» AIM
Extend the comment thread about handling criticism, starting immediately after its final sentence.

» PAGE
┌────────

Question: How do you handle being criticized?

Please note: I reserve the right to delete comments that are offensive or off-topic.

  • These are awesome points Dan, each step is critical and extremely practical.
    Embracing each of these has helped me grow and also grow in humility as well.
    Thank you for this clarity on a very important aspect of leadership.
    M_

    • I’m glad you enjoyed the post. It does require humility to effectively move past critics. Thank you for reading and commenting.

  • Those are some great reminders Dan. I used to not want to receive criticism because I didn’t know how to deal with it. But in the past year or so I have learned that if I don’t receive criticism then that means no one is paying attention to what I’m doing! So learning to expect and embrace
    criticism has been a powerful thing in my life and motivated me to continue to produce.

└────────

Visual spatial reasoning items
┌────────

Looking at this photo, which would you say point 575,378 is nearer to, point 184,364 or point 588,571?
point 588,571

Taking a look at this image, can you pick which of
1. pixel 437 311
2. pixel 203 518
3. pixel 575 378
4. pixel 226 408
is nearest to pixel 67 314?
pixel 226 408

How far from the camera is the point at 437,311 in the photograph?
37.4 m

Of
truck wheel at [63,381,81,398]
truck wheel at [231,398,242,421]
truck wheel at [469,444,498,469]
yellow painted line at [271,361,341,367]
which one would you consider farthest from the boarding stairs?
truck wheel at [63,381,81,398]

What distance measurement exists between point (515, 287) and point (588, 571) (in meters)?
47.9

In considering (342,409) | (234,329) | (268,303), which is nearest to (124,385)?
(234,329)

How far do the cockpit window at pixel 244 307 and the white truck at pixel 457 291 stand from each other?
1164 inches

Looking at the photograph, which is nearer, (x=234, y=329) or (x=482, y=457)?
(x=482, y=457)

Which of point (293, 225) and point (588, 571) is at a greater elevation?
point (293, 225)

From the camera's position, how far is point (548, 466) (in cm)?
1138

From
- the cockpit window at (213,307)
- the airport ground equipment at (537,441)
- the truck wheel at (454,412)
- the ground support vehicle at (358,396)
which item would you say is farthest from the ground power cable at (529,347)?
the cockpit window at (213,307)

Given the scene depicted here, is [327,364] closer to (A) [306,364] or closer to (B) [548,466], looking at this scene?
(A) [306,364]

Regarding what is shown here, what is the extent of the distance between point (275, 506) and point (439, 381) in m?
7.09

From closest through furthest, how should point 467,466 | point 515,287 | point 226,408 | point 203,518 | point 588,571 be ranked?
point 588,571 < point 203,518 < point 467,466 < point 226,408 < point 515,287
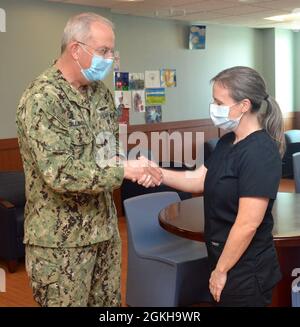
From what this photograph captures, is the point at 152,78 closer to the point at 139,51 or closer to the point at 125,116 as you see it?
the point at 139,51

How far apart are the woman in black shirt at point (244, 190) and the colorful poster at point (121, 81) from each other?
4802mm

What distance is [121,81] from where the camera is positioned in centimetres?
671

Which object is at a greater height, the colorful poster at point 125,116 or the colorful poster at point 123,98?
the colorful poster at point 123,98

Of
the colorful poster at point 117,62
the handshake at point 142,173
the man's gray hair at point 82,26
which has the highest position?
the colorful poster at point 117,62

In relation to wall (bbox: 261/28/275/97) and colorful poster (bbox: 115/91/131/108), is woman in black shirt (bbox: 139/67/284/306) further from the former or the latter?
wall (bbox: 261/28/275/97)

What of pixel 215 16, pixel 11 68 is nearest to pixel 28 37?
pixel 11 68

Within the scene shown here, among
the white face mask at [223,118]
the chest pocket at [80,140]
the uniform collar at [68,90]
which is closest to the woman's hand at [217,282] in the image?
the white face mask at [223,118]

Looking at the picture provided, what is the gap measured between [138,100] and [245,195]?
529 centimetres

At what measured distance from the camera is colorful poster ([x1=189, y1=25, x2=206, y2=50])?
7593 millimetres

└────────
┌────────

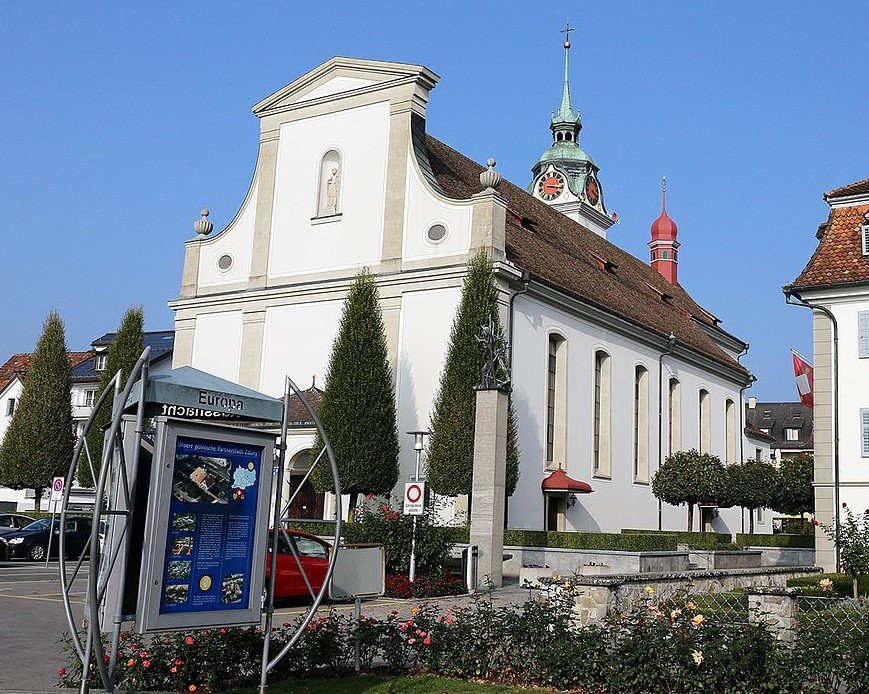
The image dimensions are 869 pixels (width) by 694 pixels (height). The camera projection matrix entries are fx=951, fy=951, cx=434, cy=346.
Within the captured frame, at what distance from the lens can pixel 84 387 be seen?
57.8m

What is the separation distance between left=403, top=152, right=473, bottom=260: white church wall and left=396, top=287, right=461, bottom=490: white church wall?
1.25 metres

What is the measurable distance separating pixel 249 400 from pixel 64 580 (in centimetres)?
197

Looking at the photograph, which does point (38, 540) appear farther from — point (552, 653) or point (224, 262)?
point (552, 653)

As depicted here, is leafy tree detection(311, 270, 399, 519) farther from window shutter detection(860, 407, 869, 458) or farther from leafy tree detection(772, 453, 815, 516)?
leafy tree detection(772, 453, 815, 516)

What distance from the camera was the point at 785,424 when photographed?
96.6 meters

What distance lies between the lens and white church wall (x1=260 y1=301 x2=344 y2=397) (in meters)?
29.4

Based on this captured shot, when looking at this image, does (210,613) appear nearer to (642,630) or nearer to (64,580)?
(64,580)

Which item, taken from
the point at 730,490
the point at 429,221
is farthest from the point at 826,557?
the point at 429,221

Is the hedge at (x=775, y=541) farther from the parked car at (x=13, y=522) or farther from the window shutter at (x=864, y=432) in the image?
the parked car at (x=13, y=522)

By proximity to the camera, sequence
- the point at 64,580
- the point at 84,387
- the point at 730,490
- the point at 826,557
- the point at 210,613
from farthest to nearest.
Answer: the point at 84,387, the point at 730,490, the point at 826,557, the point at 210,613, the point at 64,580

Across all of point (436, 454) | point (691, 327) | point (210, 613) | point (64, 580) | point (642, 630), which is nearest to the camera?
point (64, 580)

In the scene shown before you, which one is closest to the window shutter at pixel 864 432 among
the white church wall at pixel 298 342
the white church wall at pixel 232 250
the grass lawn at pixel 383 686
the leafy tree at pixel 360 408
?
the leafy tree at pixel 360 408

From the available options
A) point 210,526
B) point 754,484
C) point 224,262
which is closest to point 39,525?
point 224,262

└────────

» THE REPLY
    • Jon,

      I’m glad to hear you have learned how to embrace and handle criticism. Criticism is a great indicator we are doing something and can be a great “motivator” to keep doing it. Thank you for bringing that up. Glad to hear your thoughts on this topic.

  • Awesome thoughts Dan.

    I don’t like criticism – that’s the honest truth. I’d rather be celebrated and receive positive feedback all the time. But that’s not possible or healthy :)

    My biggest challenge is reacting. Keeping a level head and seeking for any truth behind the criticism. Now that takes God..lol.But am getting there and getting better. I’ve learnt that keeping my mouth shut always helps – i’d rather regret something I did not say than something I said!

    Thank you for this reminder

    • Ngina,

      I don’t think most people like being criticized. I know I don’t. However it’s an opportunity to become better, at least it’s what I try to think about when being criticized.

      Keeping a “level head” and not reacting can be a challenge. During those times It’s all about relying and walking in God’s grace. I like your statement about “Keeping our mouth shut” it’s sometimes the best thing we can do, right?:)

      Thank you for sharing.

  • floyd

    “He who throws dirt always loses ground.” I like that, don’t think I’ve ever heard it, but how true it is. I’ve found if a person is diligently trying to change their life and is succeeding, people will lash out in an envious ways. If you do things with purity, it only gets worse.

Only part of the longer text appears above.